While reading it, I started thinking about the 'objective' of the paper:

'Since our goal is to model various reasoning behaviors, whose complexity is much lower than modeling raw language structure, we adopt a relatively small hidden dimension of 𝐷 = 2048. The SAE is trained with a batch size of 1024 and a learning rate of 1 ×10−4, with a warm-up over the initial 10% of training. We use the Adam optimizer (Kingma, 2014) with cosine annealing learning rate decay. To encourage sparsity, we apply a sparsity strength of 𝜆= 2 ×10−3.'

It's unclear for me. adam + cosine decay + warmup = math constraints

vs implementation:

loss = ((h_hat - h) ** 2).mean() + lambda_ * torch.abs(z).mean()

??? :) Probably L1 with standard backprop, but we lack details of the actual implementation in the paper.

Anyway, they use small models and they bring a bigger one to be the judge and label them using 'human-defined concepts', without gpt-5 putting labels, there will be no interpretations over the 'discovered vectors':)

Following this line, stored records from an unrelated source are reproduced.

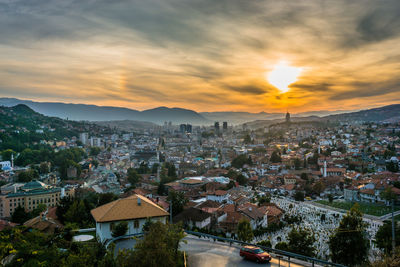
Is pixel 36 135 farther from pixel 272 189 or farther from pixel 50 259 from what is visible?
pixel 50 259

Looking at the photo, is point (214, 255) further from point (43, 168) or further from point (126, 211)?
point (43, 168)

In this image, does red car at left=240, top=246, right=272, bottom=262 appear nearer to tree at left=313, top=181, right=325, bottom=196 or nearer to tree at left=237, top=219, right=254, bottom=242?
tree at left=237, top=219, right=254, bottom=242

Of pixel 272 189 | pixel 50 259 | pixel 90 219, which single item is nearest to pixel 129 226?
pixel 50 259

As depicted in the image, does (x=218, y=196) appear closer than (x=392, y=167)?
Yes

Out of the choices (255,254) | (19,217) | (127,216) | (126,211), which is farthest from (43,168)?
(255,254)

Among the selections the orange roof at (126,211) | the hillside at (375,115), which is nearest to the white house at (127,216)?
the orange roof at (126,211)

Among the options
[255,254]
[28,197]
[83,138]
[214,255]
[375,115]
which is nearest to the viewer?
[255,254]

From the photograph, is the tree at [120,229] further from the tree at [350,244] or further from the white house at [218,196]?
the white house at [218,196]
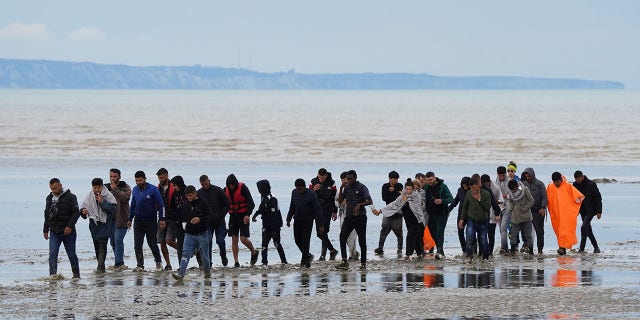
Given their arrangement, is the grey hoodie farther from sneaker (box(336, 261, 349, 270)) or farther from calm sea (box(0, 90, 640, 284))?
sneaker (box(336, 261, 349, 270))

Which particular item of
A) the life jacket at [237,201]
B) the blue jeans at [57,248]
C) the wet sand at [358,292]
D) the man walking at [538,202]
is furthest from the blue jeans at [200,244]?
the man walking at [538,202]

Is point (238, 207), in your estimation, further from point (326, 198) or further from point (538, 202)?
point (538, 202)

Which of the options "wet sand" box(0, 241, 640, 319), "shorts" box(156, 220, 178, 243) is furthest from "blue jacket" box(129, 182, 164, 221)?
"wet sand" box(0, 241, 640, 319)

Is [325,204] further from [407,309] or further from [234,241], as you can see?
[407,309]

The funny thing is that they intervene through ablation & editing. The model does more reflection if they increase projection on that 'wait, let me think again'. If they decrease that 'vector', the model doesn't 'reflect' anymore. If you cut the 'fantastic reasoning' and you get the same correct result => maybe, the 'fantastic reasoning' is less causal to how the model gets to the correct answer? The label 'other' is undistinguished. Reflection/backtracking in 2D are the same as 'confidence' in the latent space.

'Prior approaches often rely on human-defined concepts (e.g., overthinking, reflection) at the word level to analyze reasoning in a supervised manner.'[p1]

They criticise the 'analyse reasoning in a supervised manner', but they do the same. Reflection/backtracking etc. were looked at using gpt to label them, while humans select the columns in a csv:).

'report the agreement ratio (defined as the proportion of steps receiving the same annotation relative to all steps) exceeding 85% for each pair of methods. (…) Overall, the consistency is high across most comparisons, with GPT-5 and GPT-4o exhibiting particularly strong agreement at approximately 94%. These results validate the reliability and consistency of our annotation methodology.' [p.17]

That means that there is 6% - 15% bias in labelling because each model has its own bias. When the model uses 'wait, let me think again', it's explicit, in the tokens space. Cultural things. Ppl say all the time 'wait, let me think again' because it's more acceptable socially than being blunt (that offends people more).

'While we observe a slight performance drop from 23.33% to 20.00%, this corresponds to only a single question out of 30 and is therefore not statistically significant. More importantly, the intervention substantially alters the reasoning style, with large reductions in reflection and backtracking.' [p.10]

When the model lacks confidence, the ~ interventions ~ mask it. With steering, they did ~cherry picking~. They say that the way they ~ tune ~ it in real time is more efficient than others. Ok. They 'discovered' how the model mimics ~ thinking ~.
Even if, let's say RISE discovers 'vectors'
=> is inefficient practically on the existing gpu's (too much overhead, isn't it?). In any case, the model still gets the correct result.